**DIRECTIONS FOR THIS TASK:** Retype only what runs from the beginning of the data through the line with "Vatikáni Zsinat </div></a>"; please omit the pictures and keep every line exact.

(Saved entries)
□ □ □

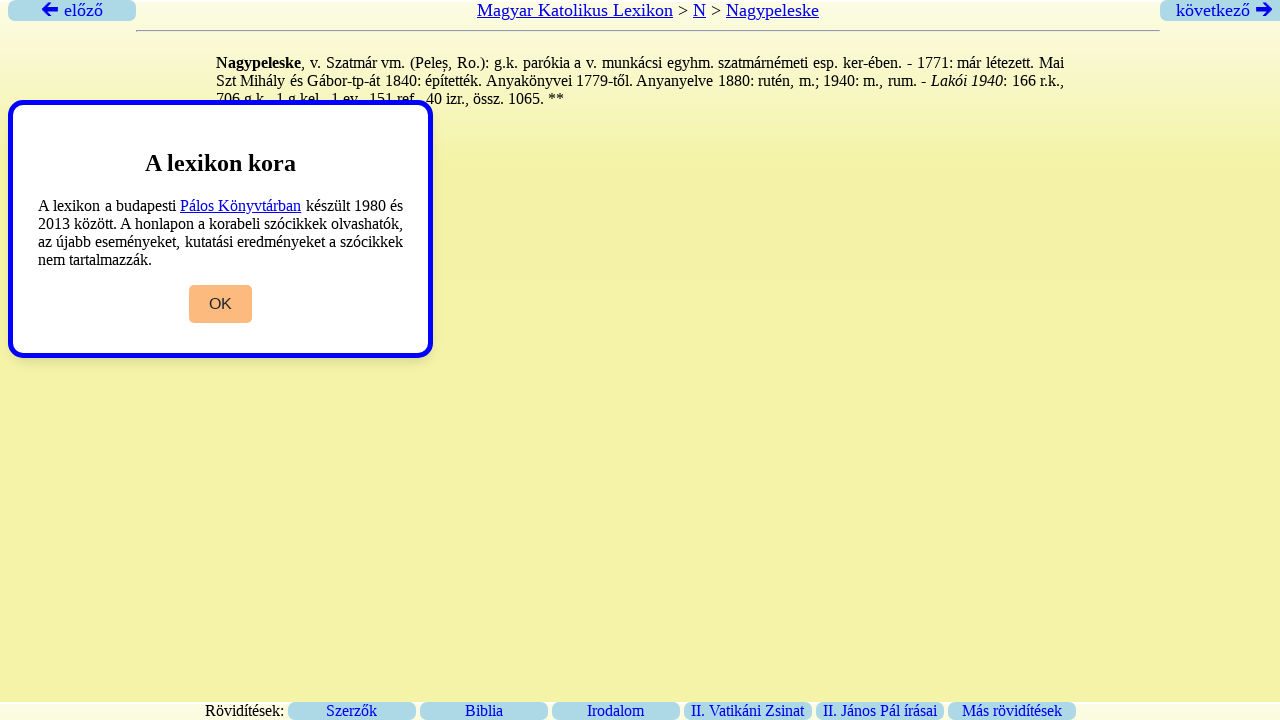

--- FILE ---
content_type: text/html
request_url: https://lexikon.katolikus.hu/N/Nagypeleske.html
body_size: 1139
content:
<!DOCTYPE html>
<html xmlns="http://www.w3.org/1999/xhtml">
 <head>
	<title>Nagypeleske – Magyar Katolikus Lexikon</title>
	<meta http-equiv="content-type" content="text/html; charset=UTF-8" />
	<link rel="stylesheet" type="text/css" href="../lexikon.css" />
 </head>
 <div class="top">
     <a href="../N/Nagypásztély.html" title="Nagypásztély"><div class="arrow left"> &#x1F870; előző</div></a>
     <div class="head">
   
	 <a href="../">Magyar Katolikus Lexikon</a> &gt;
	 <a href="_N_tartalom.html">N</a> &gt;
	 <a href="Nagypeleske.html">Nagypeleske</a>
	<hr />
     </div>
     <a href="../N/nagypéntek.html" title="nagypéntek"><div class="arrow right">következő &#x1F872;</div></a>
   </div>

   <div class="cont">
   
   <p><strong>Nagypeleske</strong>, v. Szatmár vm. (Peleș, Ro.): g.k. parókia a v. munkácsi egyhm. szatmárnémeti esp. ker-ében. - 1771: már létezett. Mai Szt Mihály és Gábor-tp-át 1840: építették. Anyakönyvei 1779-től. Anyanyelve 1880: rutén, m.; 1940: m., rum. -<em> Lakói 1940</em>: 166 r.k., 706 g.k., 1 g.kel., 1 ev., 151 ref., 40 izr., össz. 1065.	**</p>
   <p><em>Schem. Univ.</em> 1842:613.</p>
   <p></p>

 </div>

       <div class="wrapper">
	   <div class="hint">
	       <h2>A lexikon kora</h2>
	       <p>
		   A lexikon a budapesti <a href="https://paloskonyvtar.katolikus.hu">Pálos Könyvtárban</a> készült 1980 és 2013
		   között. A honlapon a korabeli szócikkek olvashatók, az újabb
		   eseményeket, kutatási eredményeket a szócikkek nem tartalmazzák.
	       </p>
	       <div class="buttons">
		   <button class="item">OK</button>
	       </div>
	   </div>
       </div>
       <script src="/js/script.js"></script>

<div class="footer">
Rövidítések:

<a href="../ROVIDITESEK/SZERZO.HTML" target="_blank"><div class="f1">   Szerzők </div></a>
<a href="../ROVIDITESEK/BIBLIA.HTML" target="_blank"><div class="f1"> Biblia </div></a>
<a href="../ROVIDITESEK/IRODALOM.HTML" target="_blank"><div class="f1"> Irodalom </div></a>
<a href="../ROVIDITESEK/ZSINAT.HTML" target="_blank"><div class="f1"> II. Vatikáni Zsinat </div></a>
<a href="../ROVIDITESEK/JANOSPAL.HTML" target="_blank"><div class="f1"> II. János Pál írásai </div></a>
<a href="../ROVIDITESEK/CIKK.HTML" target="_blank"><div class="f1"> Más rövidítések </div></a>

</div>

</body>
</html>
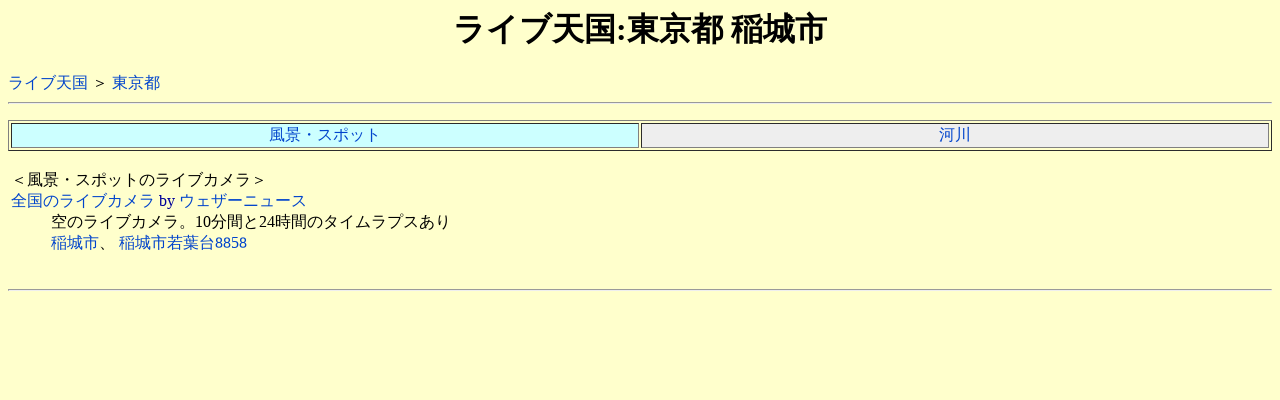

--- FILE ---
content_type: text/html
request_url: http://www.net1.jway.ne.jp/odekake/tokyo45.html
body_size: 1688
content:
<!DOCTYPE html PUBLIC "-//W3C//DTD HTML 4.01 Transitional//EN"><html lang="ja"><head>
<meta http-equiv="Content-Type" content="text/html;CHARSET=shift_jis">
<script async src="https://pagead2.googlesyndication.com/pagead/js/adsbygoogle.js?client=ca-pub-0003073213787237" crossorigin="anonymous"></script>
<meta name="description" content="東京都稲城市のライブ天国は、ライブカメラへリンク。風景やスポット、道路、河川のライブカメラやYouTubeに直接アクセス！">
<meta name="keywords" content="ライブカメラ,ライブ,カメラ,Live Camera,Live,ダム,火山,道路,国道,高速道路,灯台,河川,海岸,YouTube">
<link rel="stylesheet" type="text/css" href="odekake.css" />
<meta name=viewport content="width=device-width, initial-scale=1">
<title>東京都 稲城市のライブカメラ:ライブ天国</title>
</head><body><h1>ライブ天国:東京都 稲城市</h1>
<a href="index.html">ライブ天国</a> ＞ <a href="tokyo.html">東京都</a>
<hr>
<p>
<table border=1 width="100%">
<tr><td class=top1 width="50%"><a href="tokyo45.html">風景・スポット</a></td><td class=top2 width="50%"><a href="tokyo45w.html">河川</a></td></tr>
</table>
<p>
<table border=0 width="100%">
<tr><td><dl>
<dt><font color="#000000">＜風景・スポットのライブカメラ＞</font>
<dt><a href="https://weathernews.jp/onebox/livecam/">全国のライブカメラ</a> by <a href="https://weathernews.jp/">ウェザーニュース</a>
<dd>空のライブカメラ。10分間と24時間のタイムラプスあり<br>
<a href="https://weathernews.jp/onebox/livecam/kanto/tokyo/7CDDE905CEB2/">稲城市</a>、
<a href="https://weathernews.jp/onebox/livecam/kanto/tokyo/7CDDE907E701/">稲城市若葉台8858</a>
</dl></td></tr>
</table>
<hr>
<!--end of page--><p>
<!--tokyo-->
<!--end of page1--><!--end of text-->
</body>
</html>


--- FILE ---
content_type: text/html; charset=utf-8
request_url: https://www.google.com/recaptcha/api2/aframe
body_size: 269
content:
<!DOCTYPE HTML><html><head><meta http-equiv="content-type" content="text/html; charset=UTF-8"></head><body><script nonce="SdRSUZ7XuDb0iFHnX4jYOw">/** Anti-fraud and anti-abuse applications only. See google.com/recaptcha */ try{var clients={'sodar':'https://pagead2.googlesyndication.com/pagead/sodar?'};window.addEventListener("message",function(a){try{if(a.source===window.parent){var b=JSON.parse(a.data);var c=clients[b['id']];if(c){var d=document.createElement('img');d.src=c+b['params']+'&rc='+(localStorage.getItem("rc::a")?sessionStorage.getItem("rc::b"):"");window.document.body.appendChild(d);sessionStorage.setItem("rc::e",parseInt(sessionStorage.getItem("rc::e")||0)+1);localStorage.setItem("rc::h",'1769025618541');}}}catch(b){}});window.parent.postMessage("_grecaptcha_ready", "*");}catch(b){}</script></body></html>

--- FILE ---
content_type: text/css
request_url: http://www.net1.jway.ne.jp/odekake/odekake.css
body_size: 994
content:
body { font-family: "Verdana", "MS ゴシック"; background-color: #FFFFCC; }
a { text-decoration: none; }
a:link { color: #0044cc; }
a:visited {color: #9900cc; }
a:hover {color: #ff0000; }
h1 { width: 100% ; text-align: center; }
h2 { width: 100% ; text-align: center; }
h3 { font-weight: bold; color: #006666; }
tr.h1 { background: #ffff99; }
tr.h2 { background: #eeeeee; }
td.top1 { background: #ccffff ;  text-align: center; }
td.top2 { background: #eeeeee ;  text-align: center; }
td.p1 { background: #ccffff ; color: #000000 ; }
td.p2 { background: #eeeeee ; color: #000000 ; }
td.tit1 { background: #33ffff ; color: #000000 ; }
td.tit2 { background: #99ffff ; color: #000000 ; }
td.tit5 { background: #7fffd4 ; color: #000000 ; }
td.tit9 { background: #d3d3d3 ; color: #000000 ;}
td.title { background: #CCCCCC ; }
td.menu { background: #71ff71 ; }
td.add { text-align: center; }
dt { font-weight: normal; color: #000099; }
.tit3{ font-weight: normal; color: #000000; }
hr { color: blue; }
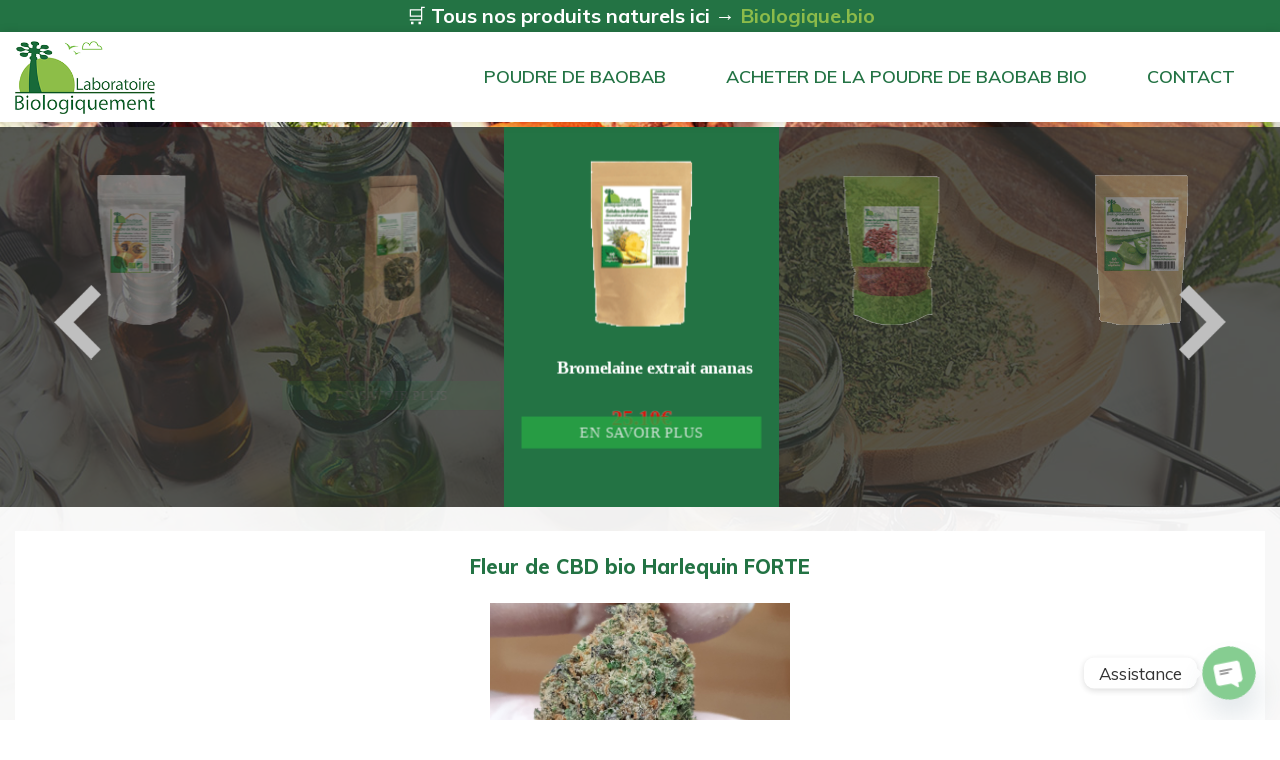

--- FILE ---
content_type: application/javascript; charset=utf-8
request_url: https://www.baomix.com/wp-content/themes/laboratoirebiologiquement/assets/js/main-script.js?ver=1.1
body_size: 282
content:
jQuery(document).ready(function() {
    jQuery("button.menu-toggle").bind('click', function() {
        jQuery(".bloc-menu ul").css('visibility', jQuery(".bloc-menu ul").css('visibility') == 'hidden' ? 'visible' : 'hidden');
        jQuery('.bloc-menu svg.icon').toggle('display');
    });
	var haut = jQuery("#header").outerHeight();
	jQuery('header').css('padding-top',haut+'px');
	/*
    var haut = jQuery("#header").outerHeight();
    jQuery(window).scroll(function() {
        //Au scroll dans la fenetre on déclenche la fonction 
        if (jQuery(this).scrollTop() > haut / 2) {
            //si on a défilé de plus de 150px du haut vers le bas
            jQuery("#header").addClass("fixe");
            if( jQuery(window).height() <= 600){
            	jQuery("#header").removeClass("fixe");
            } 
        } else {
            jQuery("#header").removeClass("fixe");
        }
    }); */
});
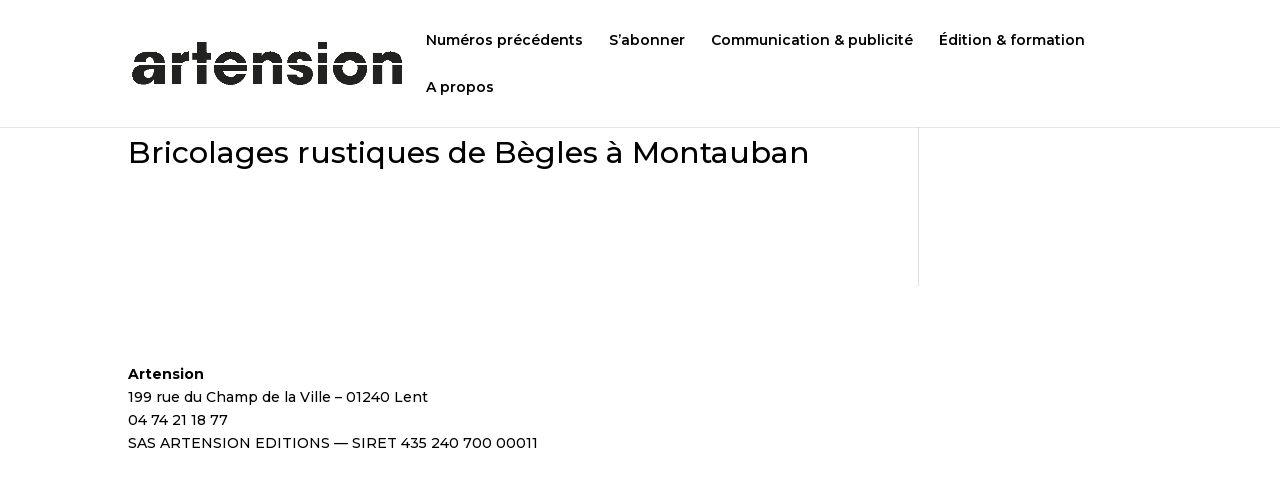

--- FILE ---
content_type: text/css; charset=utf-8
request_url: https://www.magazine-artension.fr/wp-content/et-cache/2386/et-core-unified-2386.min.css?ver=1766840275
body_size: 375
content:
.cu-blog .et_pb_salvattore_content[data-columns]::before{content:'6 .column.size-1of6'!important}@media only screen and (min-width:981px){.cu-blog .column.size-1of6{width:15%!important;margin-right:1%}}.portfolio-petits-articles .et_pb_salvattore_content[data-columns]::before{content:'2 .column.size-1of2'!important}@media only screen and (min-width:981px){.portfolio-petits-articles .column.size-1of3{width:33%!important;margin-right:1%}}.portfolio-parutions .et_pb_salvattore_content[data-columns]::before{content:'5 .column.size-1of5'!important}@media only screen and (min-width:981px){.portfolio-parutions .column.size-1of5{width:18%!important;margin-right:2%}}.portfolio-parutions2 .et_pb_salvattore_content[data-columns]::before{content:'5 .column.size-1of5'!important}@media only screen and (min-width:981px){.portfolio-parutions2 .column.size-1of5{width:22%!important;margin-right:3%}}.portfolio-projet .et_pb_salvattore_content[data-columns]::before{content:'3 .column.size-1of3'!important}@media only screen and (min-width:981px){.portfolio-projet .column.size-1of3{width:29%!important;margin-right:1%}}.no-border-tab ul.et_pb_tabs_controls:after{border:none!important}.et_pb_slider .et-pb-controllers{position:relative;bottom:-10px;text-align:center}.et_pb_slider .et-pb-controllers a{margin:0 5px}#logo{max-width:270px!important}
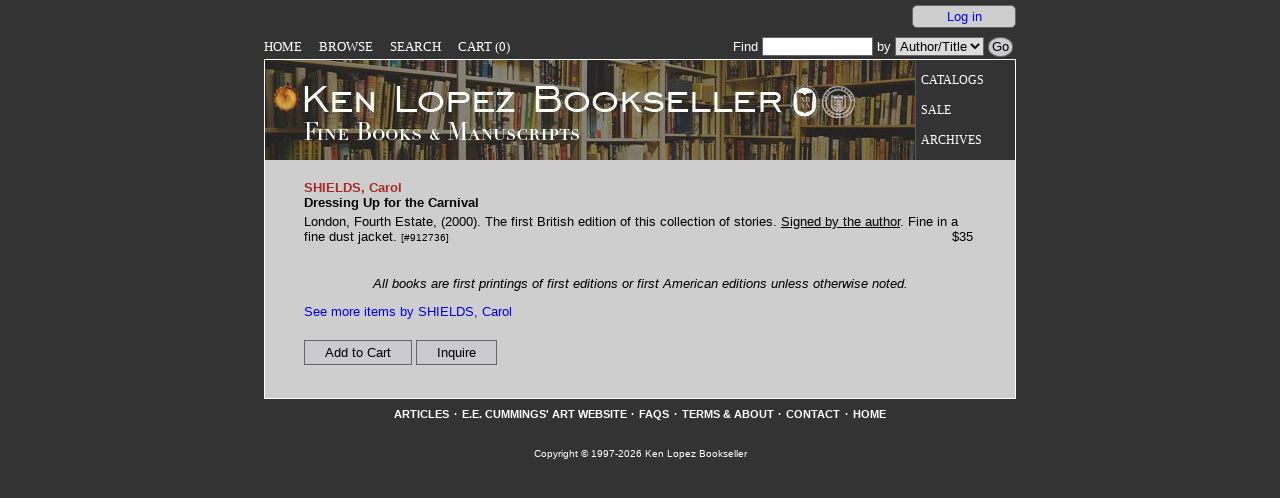

--- FILE ---
content_type: text/html; charset=utf-8
request_url: https://lopezbooks.com/item/912736/
body_size: 5857
content:
<!DOCTYPE html>
<html lang="en">
<head>
<meta charset="utf-8">
<meta name="viewport" content="width=device-width, initial-scale=1">
<meta name="keywords" content="SHIELDS, Carol, Dressing Up for the Carnival, modern first editions, ABAA, rare books, signed books, manuscripts, first editions, literature, modern literature, collectible books">

<meta name="description" content="London, Fourth Estate, (2000). The first British edition of this collection of stories. Signed by the author. Fine in a fine dust jacket.">

<title>SHIELDS, Carol - Dressing Up for the Carnival | Ken Lopez Bookseller</title>
<link rel="icon" href="/static/images/favicon.ico">
<link rel="stylesheet" href="/static/css/style.css?v=2379">


</head>
<body>
<div id="skiptocontent"><a href="#content">skip to main content</a></div>
<noscript><div style="position: fixed; bottom: 0px; left: 0px; width: 100%; max-height: 70px; color:#000; background: #fb0; padding: 10px 20px; text-align: center;"><strong>Note:</strong> Javascript is disabled in your browser, so some features of the site may not work as intended.</div></noscript>

<div id="container">

<header id="header">

<nav id="navbar">
  <div id="branding" class="logo"><a href="/" title="Home">Lopezbooks.com</a></div>
  <div id="menu-button" class="nav-main toggle">
    <span>Menu</span>
    <ul id="nav-main-menu">
  
      <li><a href="/accounts/login/" rel="nofollow">Log In</a></li>
  
      <li><a href="/cart/" rel="nofollow">Cart (0 items)</a> </li>
      <li><a href="/weekly_sale/">Sale</a></li>
      <li><a href="/search/">Advanced Search</a></li>
      <li><a href="/browse/">Browse</a></li>
      <li><a href="/highlights/">Highlights</a></li>
      <li><a href="/catalogs/">Catalogs</a></li>
      <li><a href="/archives/" rel="external">Archives</a></li>
    </ul>
  </div>
  <div id="navbar-search" class="toggle">
    <form action="/qsearch/" method="get" id="navbar-search-form">
      <input type="hidden" name="order_by" value="3">
      <input type="hidden" name="type" value="author-or-title">
      <input type="text" maxlength="50" name="terms" required="required" placeholder="Find Author/Title" aria-label="Search our inventory">
    </form>
  </div>
</nav>


<div id="login-status">
<a href="/accounts/login/" rel="nofollow" class="button">Log in</a>

</div>

<div id="topmenu-wrapper">
<nav id="topmenu">
  <ul>
    <li><a href="/">Home</a></li>
    <li><a href="/browse/">Browse</a></li>
    <li><a href="/search/">Search</a></li>
    <li><a href="/cart/" rel="nofollow">Cart (0)</a></li>
  </ul>
</nav>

□ □ □

**EXERCISE OUTPUT:**
--- FILE ---
content_type: text/html
request_url: https://lexikon.katolikus.hu/N/Nagypeleske.html
body_size: 1139
content:
<!DOCTYPE html>
<html xmlns="http://www.w3.org/1999/xhtml">
 <head>
	<title>Nagypeleske – Magyar Katolikus Lexikon</title>
	<meta http-equiv="content-type" content="text/html; charset=UTF-8" />
	<link rel="stylesheet" type="text/css" href="../lexikon.css" />
 </head>
 <div class="top">
     <a href="../N/Nagypásztély.html" title="Nagypásztély"><div class="arrow left"> &#x1F870; előző</div></a>
     <div class="head">
   
	 <a href="../">Magyar Katolikus Lexikon</a> &gt;
	 <a href="_N_tartalom.html">N</a> &gt;
	 <a href="Nagypeleske.html">Nagypeleske</a>
	<hr />
     </div>
     <a href="../N/nagypéntek.html" title="nagypéntek"><div class="arrow right">következő &#x1F872;</div></a>
   </div>

   <div class="cont">
   
   <p><strong>Nagypeleske</strong>, v. Szatmár vm. (Peleș, Ro.): g.k. parókia a v. munkácsi egyhm. szatmárnémeti esp. ker-ében. - 1771: már létezett. Mai Szt Mihály és Gábor-tp-át 1840: építették. Anyakönyvei 1779-től. Anyanyelve 1880: rutén, m.; 1940: m., rum. -<em> Lakói 1940</em>: 166 r.k., 706 g.k., 1 g.kel., 1 ev., 151 ref., 40 izr., össz. 1065.	**</p>
   <p><em>Schem. Univ.</em> 1842:613.</p>
   <p></p>

 </div>

       <div class="wrapper">
	   <div class="hint">
	       <h2>A lexikon kora</h2>
	       <p>
		   A lexikon a budapesti <a href="https://paloskonyvtar.katolikus.hu">Pálos Könyvtárban</a> készült 1980 és 2013
		   között. A honlapon a korabeli szócikkek olvashatók, az újabb
		   eseményeket, kutatási eredményeket a szócikkek nem tartalmazzák.
	       </p>
	       <div class="buttons">
		   <button class="item">OK</button>
	       </div>
	   </div>
       </div>
       <script src="/js/script.js"></script>

<div class="footer">
Rövidítések:

<a href="../ROVIDITESEK/SZERZO.HTML" target="_blank"><div class="f1">   Szerzők </div></a>
<a href="../ROVIDITESEK/BIBLIA.HTML" target="_blank"><div class="f1"> Biblia </div></a>
<a href="../ROVIDITESEK/IRODALOM.HTML" target="_blank"><div class="f1"> Irodalom </div></a>
<a href="../ROVIDITESEK/ZSINAT.HTML" target="_blank"><div class="f1"> II. Vatikáni Zsinat </div></a>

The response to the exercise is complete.